# First Bass from my new to me Kayak



## laynhardwood (Dec 27, 2009)

All of the fish I caught were In 3-5ft of water. I was using a square bill with a stop and go retrieve. It was a beautiful day to be on the water and not working. Water temps were just under 52.


----------



## freshwaterexperience (May 23, 2014)

Nice job wood! Dying to get out on mine but she's not ready yet


----------



## laynhardwood (Dec 27, 2009)

freshwaterexperience said:


> Nice job wood! Dying to get out on mine but she's not ready yet


What are you doing to your Kayak? I am installing a down imaging sonar tomorrow after work and a couple more rod holders so I can roll with 4.


----------



## freshwaterexperience (May 23, 2014)

Well I just finished putting a three rod holder on the milk crate. Got my ram mount in the mail today for my humminbird (hobie outback) so I have to put it on side and ram mount seemed like the smoothest for that. I'm going to replace the seat and put a better one on. Not gonna buy the hobie seat Bc of price so hopefully find a diy to suffice. Possibly going to replace the rudder and with a little luck she will be ready to go before tournament time lol


----------



## freshwaterexperience (May 23, 2014)

I'm also up in the air to put the transducer in the front compartment or to use/make an arm for it to use over the side that is up in the air yet.


----------



## laynhardwood (Dec 27, 2009)

It sounds like you have a nice kayak. I have a an entry level Kayak but it should suit my needs. I am not sure how it will handle waves on a bigger body of water but I guess there is only one way to find out.


----------



## freshwaterexperience (May 23, 2014)

Ah it's nothing too crazy. I started with a Jackson and decided to get back into kayaking when I found a deal on this 2011 hobie outback. Wanted to fish tournaments so that's what I'm gearing for. It's all about if the kayak suits your needs !!!


----------



## laynhardwood (Dec 27, 2009)

I am sure I will upgrade eventually and give this one to my wife or nephew


----------



## freshwaterexperience (May 23, 2014)

Yeah what area you fish again ?


----------



## AtticaFish (Nov 23, 2008)

Sweet! That last fish has a gut to it. I still use my sit-in kayak and keep saying i will upgrade eventually. I've been out on most of the bigger upgrounds and waves are not the issue as much as just the wind. Boat control is a major challenge when you are trying to paddle and cast at the same time. When i bump up, it will be to a pedal kayak.
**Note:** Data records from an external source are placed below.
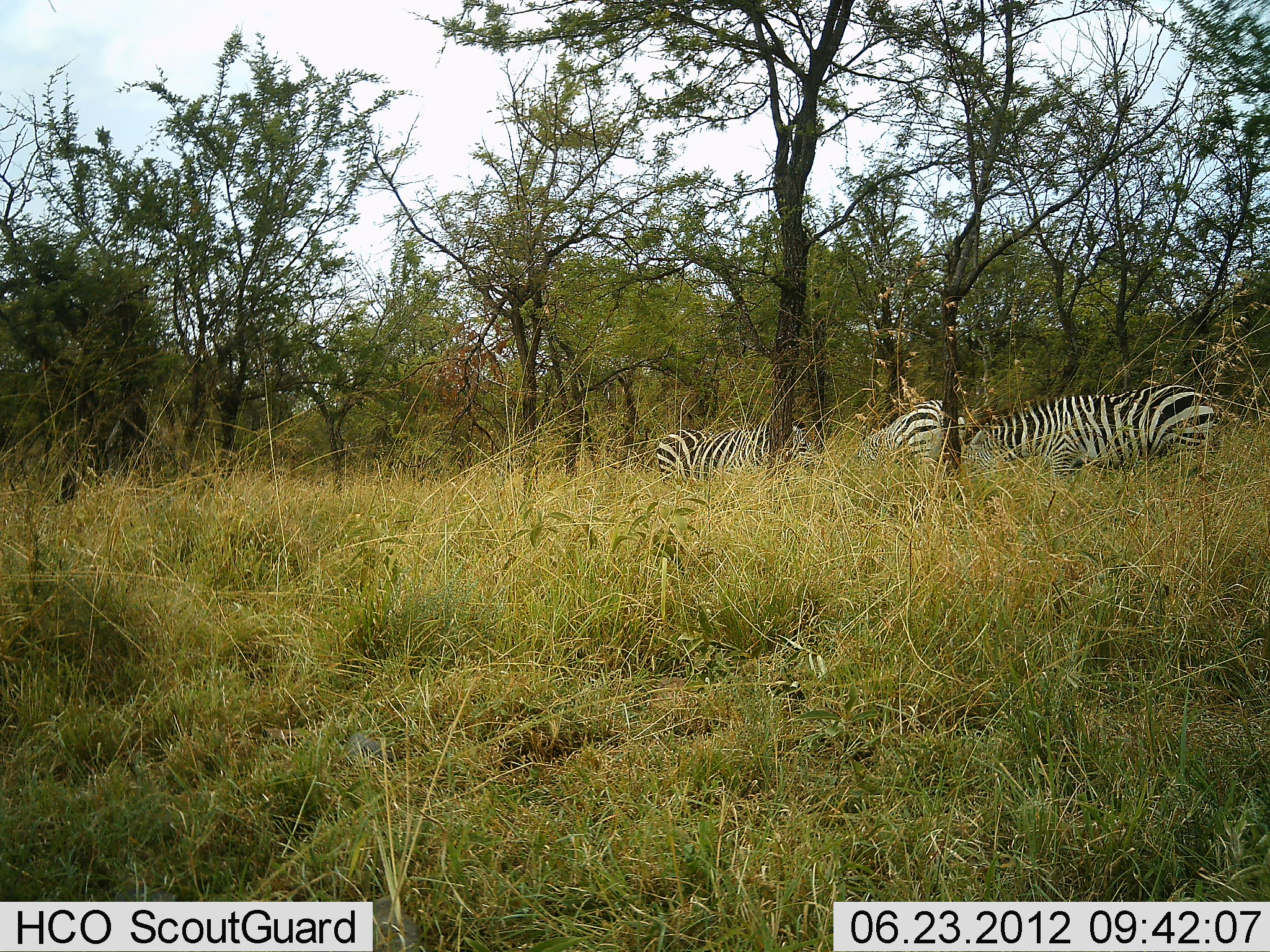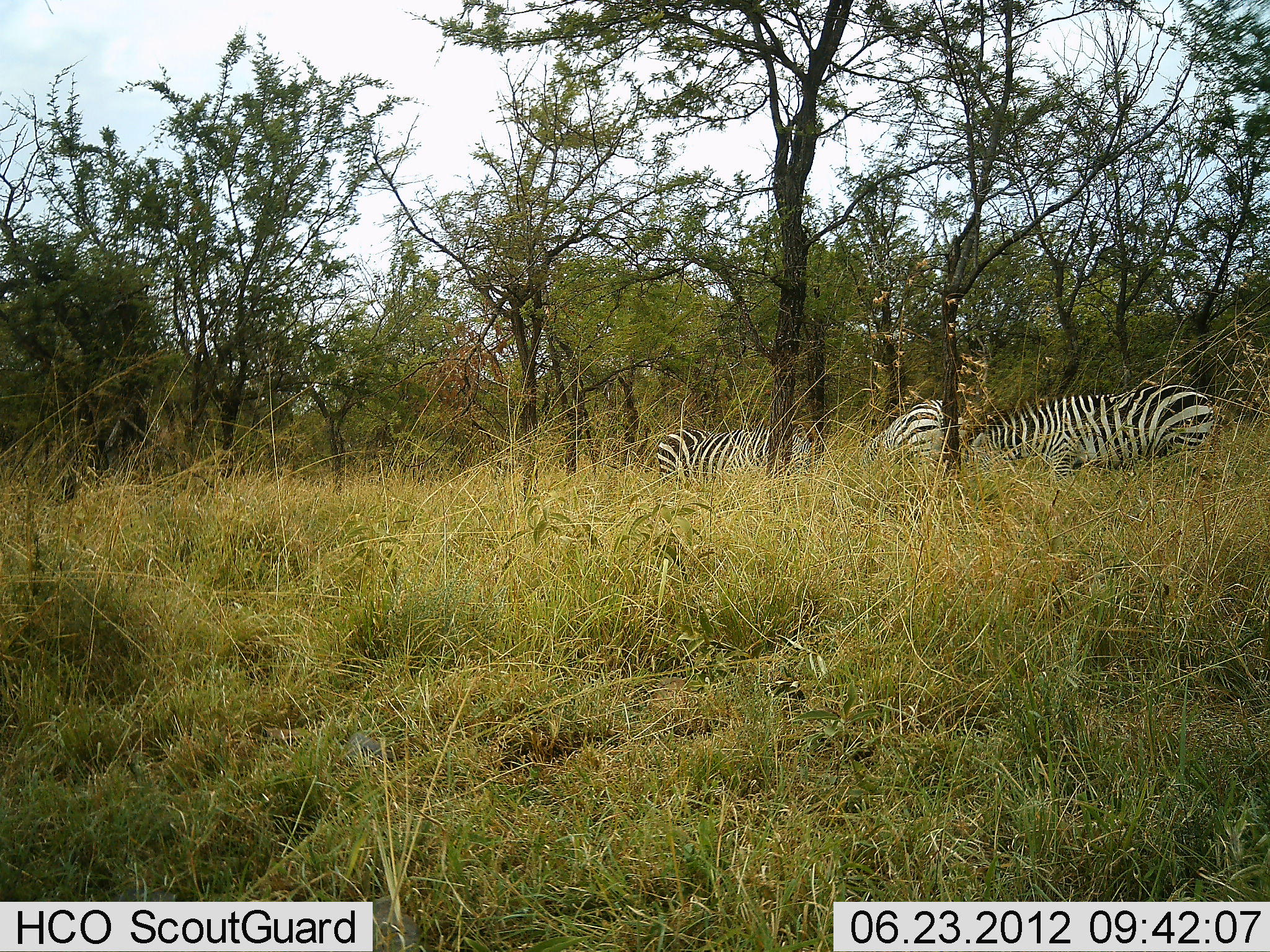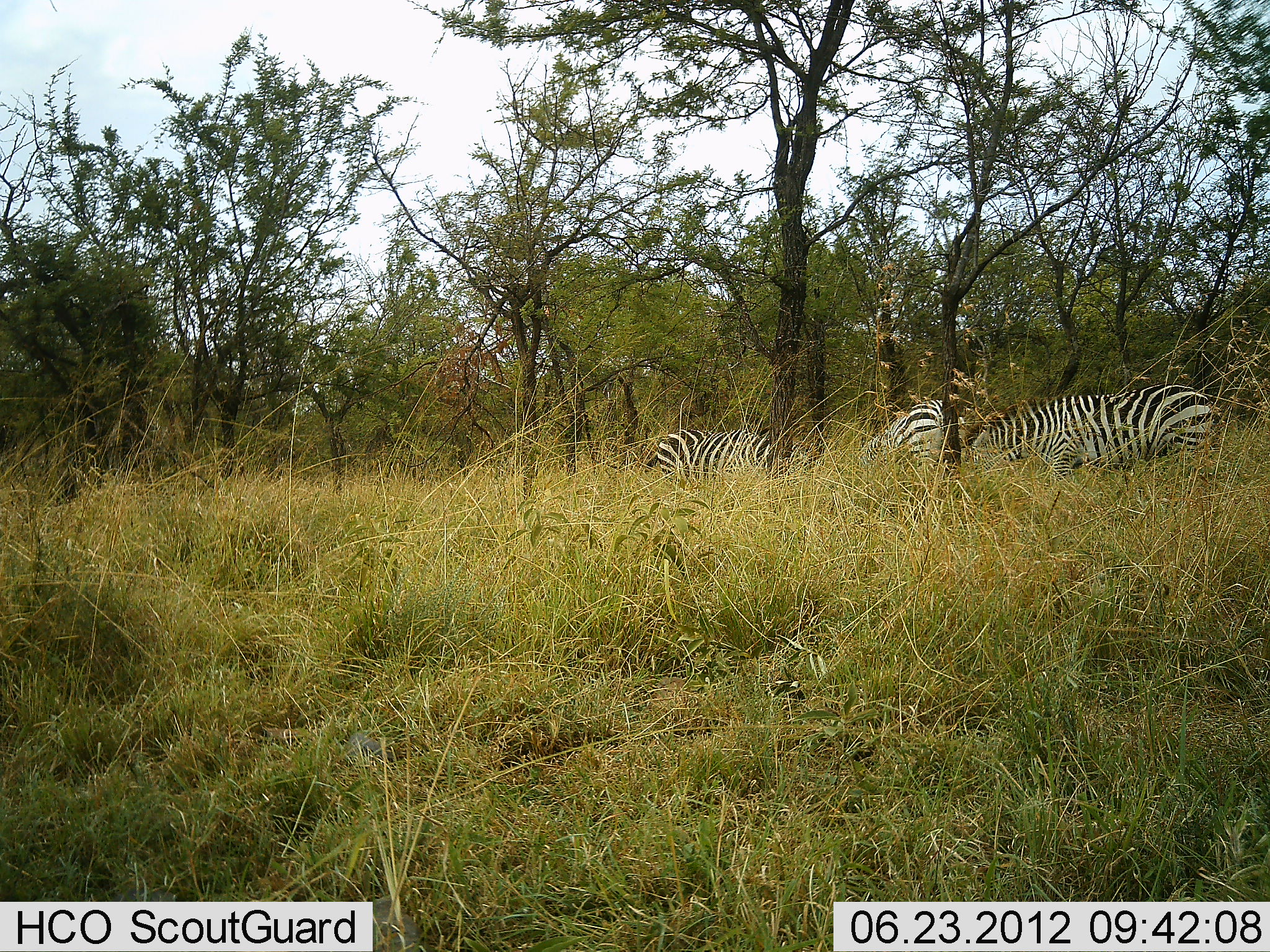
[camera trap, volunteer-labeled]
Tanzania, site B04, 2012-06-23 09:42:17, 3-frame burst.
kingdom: Animalia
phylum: Chordata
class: Mammalia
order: Perissodactyla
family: Equidae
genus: Equus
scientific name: Equus quagga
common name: plains zebra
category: zebra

I have actually vert. fished with my flasher off the front of my kayak.... but it has to be a very calm wind if there is any depth to the water or it is tough to stay vertical.


----------



## freshwaterexperience (May 23, 2014)

Pedal Kayaks are great. I love my hobie. If you go pedal you will never go back to paddle. My only regret is I couldn't find a native pedal drive because of the ability to go backwards. But the research I did there was s lot of issues with obv not being able to go shallow and getting the propel in and out But hobie is a giant in the industry and I really enjoy mine.


----------



## laynhardwood (Dec 27, 2009)

AtticaFish said:


> Sweet! That last fish has a gut to it. I still use my sit-in kayak and keep saying i will upgrade eventually. I've been out on most of the bigger upgrounds and waves are not the issue as much as just the wind. Boat control is a major challenge when you are trying to paddle and cast at the same time. When i bump up, it will be to a pedal kayak.
> 
> I have actually vert. fished with my flasher off the front of my kayak.... but it has to be a very calm wind if there is any depth to the water or it is tough to stay vertical.


Let me know when you plan to hit some of the local reservoirs and I will try to meet up with you.


----------



## AtticaFish (Nov 23, 2008)

I will keep it in mind. #5 over here can be non-stop action wind trolling catfish on crankbaits. Fun as heck and have caught some monsters there too. See the occasional albino cat in there when the water is clear enough, never caught one of those elusive guys though. Pulled in one of the biggest largies i've ever seen bumping an Erie Dearie off the bottom. The legality of boats in there is a little contradictory when you compare resources..... but i have never been questioned. It is a hell of a drag up the hill though, a little more friction resistance than a shanty over the snow.


----------



## laynhardwood (Dec 27, 2009)

AtticaFish said:


> I will keep it in mind. #5 over here can be non-stop action wind trolling catfish on crankbaits. Fun as heck and have caught some monsters there too. See the occasional albino cat in there when the water is clear enough, never caught one of those elusive guys though. Pulled in one of the biggest largies i've ever seen bumping an Erie Dearie off the bottom. The legality of boats in there is a little contradictory when you compare resources..... but i have never been questioned. It is a hell of a drag up the hill though, a little more friction resistance than a shanty over the snow.


Sounds like a lot of fun and maybe we need a cart


----------



## Bassthumb (Aug 22, 2008)

52? Wow didn't think anything was there yet


----------



## freshwaterexperience (May 23, 2014)

There's the thumb! You been out yet buddy???


----------



## laynhardwood (Dec 27, 2009)

Bassthumb said:


> 52? Wow didn't think anything was there yet


It was 51.7 most of the morning I left at 3. My friend went back yesterday and it was 49.5. It is one of the resthaven ponds so they can vary pretty good from day to day.


----------